Verhofstadt warns Britain about European Parliament’s Brexit power

Financial Times Financial Times

 

September 27, 2016 3:40 pm

Guy Verhofstadt has reminded Britain that the European Parliament has more power than the individual member states

The European Parliament has “more power” over a British exit deal than any EU member state and will be ready to wield its veto, the assembly’s chief negotiator has said in a warning over the complexity of agreeing Brexit terms.

In an interview, Guy Verhofstadt, the former Belgian premier and leader of the parliament’s liberal bloc, staked a claim for his institution to be involved in talks from “from day one” and urged Europe not to force Britain into another “love-hate relationship” it regrets.
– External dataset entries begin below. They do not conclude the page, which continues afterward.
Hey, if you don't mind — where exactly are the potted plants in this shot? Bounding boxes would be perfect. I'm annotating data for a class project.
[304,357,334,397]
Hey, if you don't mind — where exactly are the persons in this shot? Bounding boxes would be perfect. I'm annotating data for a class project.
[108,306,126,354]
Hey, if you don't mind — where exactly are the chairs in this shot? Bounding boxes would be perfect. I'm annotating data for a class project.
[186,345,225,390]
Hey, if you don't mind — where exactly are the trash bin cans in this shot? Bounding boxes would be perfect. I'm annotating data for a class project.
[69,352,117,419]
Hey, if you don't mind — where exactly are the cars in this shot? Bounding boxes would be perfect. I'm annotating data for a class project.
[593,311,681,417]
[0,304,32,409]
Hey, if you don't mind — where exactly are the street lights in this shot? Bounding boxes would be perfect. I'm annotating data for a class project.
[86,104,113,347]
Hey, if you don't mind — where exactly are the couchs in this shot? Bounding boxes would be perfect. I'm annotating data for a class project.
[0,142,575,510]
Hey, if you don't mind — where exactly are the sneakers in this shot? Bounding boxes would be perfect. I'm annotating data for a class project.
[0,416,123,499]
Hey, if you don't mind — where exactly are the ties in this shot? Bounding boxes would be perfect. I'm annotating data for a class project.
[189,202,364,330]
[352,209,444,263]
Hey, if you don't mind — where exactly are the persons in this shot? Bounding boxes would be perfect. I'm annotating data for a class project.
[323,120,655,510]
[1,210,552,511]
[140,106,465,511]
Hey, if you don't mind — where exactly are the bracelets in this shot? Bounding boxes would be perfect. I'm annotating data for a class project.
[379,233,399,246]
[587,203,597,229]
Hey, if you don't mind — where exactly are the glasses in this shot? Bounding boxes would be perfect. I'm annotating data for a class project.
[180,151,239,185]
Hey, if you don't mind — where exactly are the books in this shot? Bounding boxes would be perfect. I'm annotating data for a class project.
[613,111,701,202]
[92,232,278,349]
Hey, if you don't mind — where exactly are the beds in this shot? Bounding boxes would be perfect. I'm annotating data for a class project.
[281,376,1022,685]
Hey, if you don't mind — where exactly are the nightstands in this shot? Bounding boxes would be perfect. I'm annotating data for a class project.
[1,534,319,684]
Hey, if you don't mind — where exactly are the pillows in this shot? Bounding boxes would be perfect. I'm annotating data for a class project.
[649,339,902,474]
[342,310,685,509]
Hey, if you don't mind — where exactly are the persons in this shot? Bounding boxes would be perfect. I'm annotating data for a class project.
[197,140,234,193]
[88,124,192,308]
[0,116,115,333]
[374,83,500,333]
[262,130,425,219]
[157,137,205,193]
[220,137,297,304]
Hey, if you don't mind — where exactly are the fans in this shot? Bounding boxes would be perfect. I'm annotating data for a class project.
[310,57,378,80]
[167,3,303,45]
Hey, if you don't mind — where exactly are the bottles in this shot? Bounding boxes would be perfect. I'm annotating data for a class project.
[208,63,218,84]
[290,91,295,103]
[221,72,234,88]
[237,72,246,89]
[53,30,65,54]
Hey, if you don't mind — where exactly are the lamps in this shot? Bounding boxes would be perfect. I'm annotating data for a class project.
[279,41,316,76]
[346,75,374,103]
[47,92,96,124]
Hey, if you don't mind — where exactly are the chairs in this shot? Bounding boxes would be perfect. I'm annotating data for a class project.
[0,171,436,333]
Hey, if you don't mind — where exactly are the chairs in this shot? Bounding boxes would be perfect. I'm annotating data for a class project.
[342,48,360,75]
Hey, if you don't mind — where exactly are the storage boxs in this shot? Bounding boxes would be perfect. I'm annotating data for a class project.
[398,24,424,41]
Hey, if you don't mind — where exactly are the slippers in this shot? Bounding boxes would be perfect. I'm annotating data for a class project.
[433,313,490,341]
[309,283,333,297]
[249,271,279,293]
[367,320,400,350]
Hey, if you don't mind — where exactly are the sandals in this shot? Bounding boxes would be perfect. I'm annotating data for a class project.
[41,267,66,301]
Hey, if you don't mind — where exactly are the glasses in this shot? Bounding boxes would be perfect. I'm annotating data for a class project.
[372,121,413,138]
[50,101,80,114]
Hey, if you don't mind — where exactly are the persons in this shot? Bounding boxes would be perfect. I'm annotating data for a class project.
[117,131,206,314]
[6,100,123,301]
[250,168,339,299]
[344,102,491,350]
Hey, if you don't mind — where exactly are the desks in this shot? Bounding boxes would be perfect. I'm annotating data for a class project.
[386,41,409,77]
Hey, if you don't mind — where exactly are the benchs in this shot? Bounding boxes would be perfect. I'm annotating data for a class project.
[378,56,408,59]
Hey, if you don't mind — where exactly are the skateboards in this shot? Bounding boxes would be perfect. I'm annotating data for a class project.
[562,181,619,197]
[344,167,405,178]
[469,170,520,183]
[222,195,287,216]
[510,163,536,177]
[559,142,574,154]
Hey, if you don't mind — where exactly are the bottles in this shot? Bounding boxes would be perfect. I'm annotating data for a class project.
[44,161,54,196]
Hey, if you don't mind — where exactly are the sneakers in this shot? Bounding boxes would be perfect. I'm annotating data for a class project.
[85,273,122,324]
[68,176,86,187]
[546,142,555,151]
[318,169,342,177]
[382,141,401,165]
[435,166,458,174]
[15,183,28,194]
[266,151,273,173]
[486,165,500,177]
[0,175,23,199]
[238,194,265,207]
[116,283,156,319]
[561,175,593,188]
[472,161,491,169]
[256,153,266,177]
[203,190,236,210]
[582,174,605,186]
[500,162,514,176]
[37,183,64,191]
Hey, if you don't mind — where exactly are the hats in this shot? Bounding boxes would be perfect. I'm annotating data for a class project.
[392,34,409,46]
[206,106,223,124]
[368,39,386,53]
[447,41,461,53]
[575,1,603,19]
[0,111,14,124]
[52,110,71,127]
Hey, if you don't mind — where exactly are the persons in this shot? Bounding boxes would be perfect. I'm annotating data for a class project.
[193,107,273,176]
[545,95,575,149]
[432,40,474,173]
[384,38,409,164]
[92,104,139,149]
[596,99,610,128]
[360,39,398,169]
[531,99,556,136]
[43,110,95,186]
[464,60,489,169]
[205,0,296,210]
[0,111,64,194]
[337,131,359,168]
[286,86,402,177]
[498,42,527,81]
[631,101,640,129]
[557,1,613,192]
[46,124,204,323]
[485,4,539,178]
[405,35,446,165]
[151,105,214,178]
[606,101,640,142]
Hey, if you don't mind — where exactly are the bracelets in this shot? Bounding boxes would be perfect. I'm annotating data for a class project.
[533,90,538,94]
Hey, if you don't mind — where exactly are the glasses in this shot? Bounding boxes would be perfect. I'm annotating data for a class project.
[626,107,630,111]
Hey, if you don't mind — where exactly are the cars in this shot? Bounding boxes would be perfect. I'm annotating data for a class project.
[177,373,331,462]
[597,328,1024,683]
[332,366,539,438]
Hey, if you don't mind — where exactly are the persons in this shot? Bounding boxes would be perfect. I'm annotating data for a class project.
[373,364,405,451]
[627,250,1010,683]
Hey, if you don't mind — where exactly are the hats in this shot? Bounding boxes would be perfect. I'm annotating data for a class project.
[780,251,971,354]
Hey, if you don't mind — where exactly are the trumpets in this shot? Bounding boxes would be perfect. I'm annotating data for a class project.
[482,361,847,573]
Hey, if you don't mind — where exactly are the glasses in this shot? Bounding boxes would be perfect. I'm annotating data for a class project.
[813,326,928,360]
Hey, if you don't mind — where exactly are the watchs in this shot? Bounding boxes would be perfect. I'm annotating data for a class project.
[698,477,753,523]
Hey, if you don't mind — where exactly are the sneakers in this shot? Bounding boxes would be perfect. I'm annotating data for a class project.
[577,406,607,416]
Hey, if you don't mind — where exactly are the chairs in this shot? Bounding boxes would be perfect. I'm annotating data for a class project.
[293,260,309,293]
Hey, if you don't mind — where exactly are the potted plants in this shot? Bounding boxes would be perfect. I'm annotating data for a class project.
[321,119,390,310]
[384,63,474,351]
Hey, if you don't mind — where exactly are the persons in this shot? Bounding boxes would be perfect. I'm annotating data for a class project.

Although EU member states will play the decisive role in shaping a Brexit deal, the European Parliament, an unruly body of growing clout, must approve exit terms and any future trade deal. For Britain, that makes the need to cut deals with Mr Verhofstadt and other parliamentary leaders almost unavoidable.

“If the treaty says that we have to approve [an exit deal], the parliament has more power here than the individual member states,” Mr Verhofstadt said, referring to the fact they do not have a veto. “Right or wrong, this parliament has already refused things [and rejected draft international pacts].

“I do not have to be defensive, to say oh yes, we are important; everybody can read it in the treaty, so it’s not so difficult. So for once the treaty is very clear.”

Mr Verhofstadt’s devotion to a federal Europe and fiery oratory — his schoolmaster resorted to taping his mouth shut to stop him jabbering — have made him a bête noire of Brexiters. In Westminster, his recent appointment was met with a mix of alarm and mockery. “Get thee behind me, Satan,” joked David Davis, Britain’s Brexit minister, when asked about Mr Verhofstadt’s views.

There is no love lost: Mr Verhofstadt has called Brexiters “rats fleeing a sinking ship”, depicted the Leave campaign as “full of lies”, and said it would be “mad” to give Britain the single market advantages if it clamps down on EU immigration.

Yet in an extended interview, Mr Verhofstadt kept his sharper views in check, denying any ill will towards Britain, quoting Thatcher and Churchill and talking with pride about his vintage Aston Martin and Elva sports cars. “I like Britain,” he said. “I race British cars. How more a lover of Britain can you be than racing a British car?”

For all the friction with Brexiters, Mr Verhofstadt’s views with them converge on one point: the EU is doomed unless it seizes a last chance to integrate and build federal institutions.

“You have to put everything within a clear, transparent, comprehensive, framework and I think in that sense Brexit is also an opportunity because maybe that could be the starting point or so to simplify our different relationships we have outside the union, as it is necessary inside the union,” he said.

Instead of making this a painful divorce that weakens Europe and Britain, let’s try this time to put in place a system where everybody feels comfortable– Guy Verhofstadt, former Belgian premier and leader of the parliament’s liberal bloc

He has long argued countries such as Britain that are unwilling to make the federal leap should have a “special associate status”. It is an arrangement — first outlined by the EU’s founding fathers in the 1950s — that may suit the British.

“Divorces are painful, at least painful . . . I was a lawyer in the past so I did a few of them,” Mr Verhofstadt said. “Instead of making this a painful divorce that weakens Europe and Britain, let’s try this time to put in place a system where everybody feels . . . happy is maybe too much, but comfortable. Is that not the right way?

“I want to avoid the mistake from the past where we give the impression that we push Britain in one or other direction,” he added. “That has to be avoided, I think, absolutely. Not to have this love-hate relation as we got for nearly 40 years.”

Behind the conciliatory tone, however, Mr Verhofstadt hinted at how difficult it might be for Britain to tailor an exit deal to its political needs.

Asked whether he could imagine the City of London remaining the euro’s financial centre after Brexit, he replied: “If [Britain] is fully fledged in the internal market and they accept the four freedoms, then OK. But then I ask myself: what was the reason to go out of the EU?”

His reference is in particular to the principle of free movement, which Britain is looking to restrict while preserving its trading rights. “Politically everybody had already said 100 times, 1,000 times, in every member state here in the parliament, in the [European] Commission, that we cannot undo the four freedoms.”

Mr Verhofstadt’s own career has charted the slow-motion separation of Britain and Continental Europe. Once known as “baby Thatcher” for his aggressive liberal views, Mr Verhofstadt hosted a joint Belgium-UK cabinet meeting with Tony Blair in Ghent.

That relationship however descended into acrimony over the Iraq war, with Mr Verhofstadt hosting the so-called “praline summit” of countries opposed. Against British objections he pushed for greater EU defence co-operation; a few years later Mr Blair duly vetoed his bid to become commission president.

Does he hold a grudge? Is he offended by being likened by British ministers to Satan? “From time to time you can use a joke to say what you think. British humour is . . .” he said, trailing off. “The proof will be in — how you say that? — in eating the pudding.”